Markers of Alzheimer’s Disease and neuroCognitive Outcomes after Perioperative Care (MADCO-PC) Investigators:
C L Amundsen, S Bengali, E Bennett, M F Berry, D G Blazer, M P Bolognesi, R Brassard, B E Brigman, M Bullock, J Carter, J Chapman, B Colin, T A D'Amico, J K DeOrio, D Erdmann, R M Esclamado, M Ferrandino, B Funk, J Gadsden, J Gardner, G Garrigues, C Giattino, D T Gold, S Grant, J Guercio, D K Gupta, A Habib, D H Harpole, S M Harris, M G Hartwig, S T Hollenbeck, J Hu, E Iboaya, B A Inman, D W Jang, J Kaisen, A Khan, S Lagoo-Deenadayalan, D T Laskowitz, P S Lee, W T Lee, J Lemm, H Levinson, M E Lipkin, C R Mantyh, D L McDonagh, J Migaly, S K Mithani, P Mosca, J Moul, M F Newman, K Ni, B Ohlendorf, M W Onaitis, T N Pappas, A N Perez, A C Peterson, T J Polascik, A Podgoreanu, G M Preminger, Q Quinones, E N Rampersaud, A Ray, K Roberts, C N Robertson, S A Roman, S Runyon, A Sandler, F Sbahi, C D Scales, R P Scheri, S K Smith, L Talbot, J K M Thacker, J Thomas, B C Tong, Y Toulgoat-Dubois, A Tu, S N Vaslef, J Whittle, M Woldorff, N Waldron, D S Warner, X Wang, S S Wellman, T Wickenheisser, C Young, S Zani

Affiliations

¹ Department of Anesthesiology, and Center for the Study of Aging and Human Development, Duke University Medical Center, Durham, North Carolina.
² Department of Anesthesiology, Duke University Medical Center, Durham, North Carolina.
³ Department of Anesthesiology, Duke University Medical Center, Durham, North Carolina; Duke University-National University of Singapore Medical School, Singapore.
⁴ Department of Psychiatry and Behavioral Medicine, Duke University Medical Center, Durham, North Carolina.
⁵ Department of Anesthesiology, and Department of Surgery, Duke University Medical Center, Durham, North Carolina.
⁶ Department of Pathology and Laboratory Medicine, Perelman School of Medicine, University of Pennsylvania, Philadelphia, Pennsylvania.
⁷ Center for the Study of Aging and Human Development, Department of Medicine, and Duke/University of North Carolina Alzheimer's Disease Research Center, Duke University Medical Center, Durham, North Carolina.
⁸ Department of Psychiatry and Behavioral Medicine, and Duke/University of North Carolina Alzheimer's Disease Research Center, Duke University Medical Center, Durham, North Carolina.
⁹ Department of Anesthesiology, Center for the Study of Aging and Human Development, and Duke/University of North Carolina Alzheimer's Disease Research Center, Duke University Medical Center, Durham, North Carolina.

PMID: 38324729
PMCID: PMC11003848 (available on 2025-05-01)
DOI: 10.1097/ALN.0000000000004924

Abstract

Background: Anesthesia and/or surgery accelerate Alzheimer's disease pathology and cause memory deficits in animal models, yet there is a lack of prospective data comparing cerebrospinal fluid (CSF) Alzheimer's disease-related biomarker and cognitive trajectories in older adults who underwent surgery versus those who have not. Thus, the objective here was to better understand whether anesthesia and/or surgery contribute to cognitive decline or an acceleration of Alzheimer's disease-related pathology in older adults.

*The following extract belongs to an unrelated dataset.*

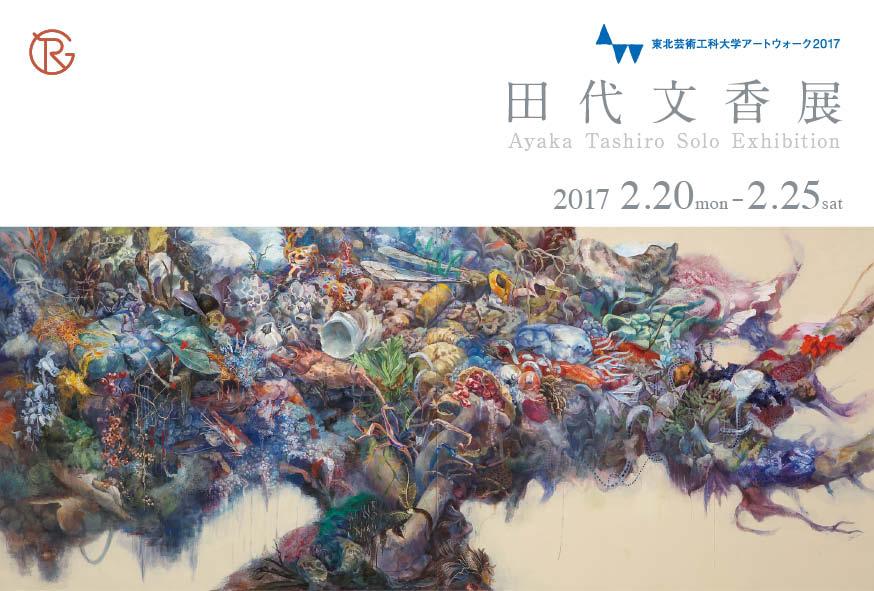 東北芸術工科大学アートウォーク2017 田代文香展 DM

Methods: The authors enrolled 140 patients 60 yr or older undergoing major nonneurologic surgery and 51 nonsurgical controls via strata-based matching on age, sex, and years of education. CSF amyloid β (Aβ) 42, tau, and p-tau-181p levels and cognitive function were measured before and after surgery, and at the same time intervals in controls.

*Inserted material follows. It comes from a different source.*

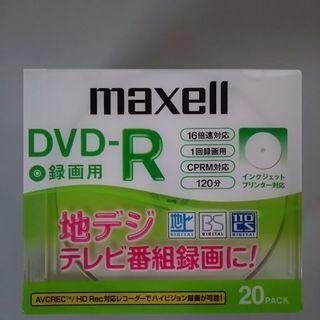 maxell1回録画用DVD-R120分20枚入未開封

Results: The groups were well matched on 25 of 31 baseline characteristics. There was no effect of group or interaction of group by time for baseline to 24-hr or 6-week postoperative changes in CSF Aβ, tau, or p-tau levels, or tau/Aβ or p-tau/Aβ ratios (Bonferroni P > 0.05 for all) and no difference between groups in these CSF markers at 1 yr (P > 0.05 for all). Nonsurgical controls did not differ from surgical patients in baseline cognition (mean difference, 0.19 [95% CI, -0.06 to 0.43]; P = 0.132), yet had greater cognitive decline than the surgical patients 1 yr later (β, -0.31 [95% CI, -0.45 to -0.17]; P < 0.001) even when controlling for baseline differences between groups. However, there was no difference between nonsurgical and surgical groups in 1-yr postoperative cognitive change in models that used imputation or inverse probability weighting for cognitive data to account for loss to follow up.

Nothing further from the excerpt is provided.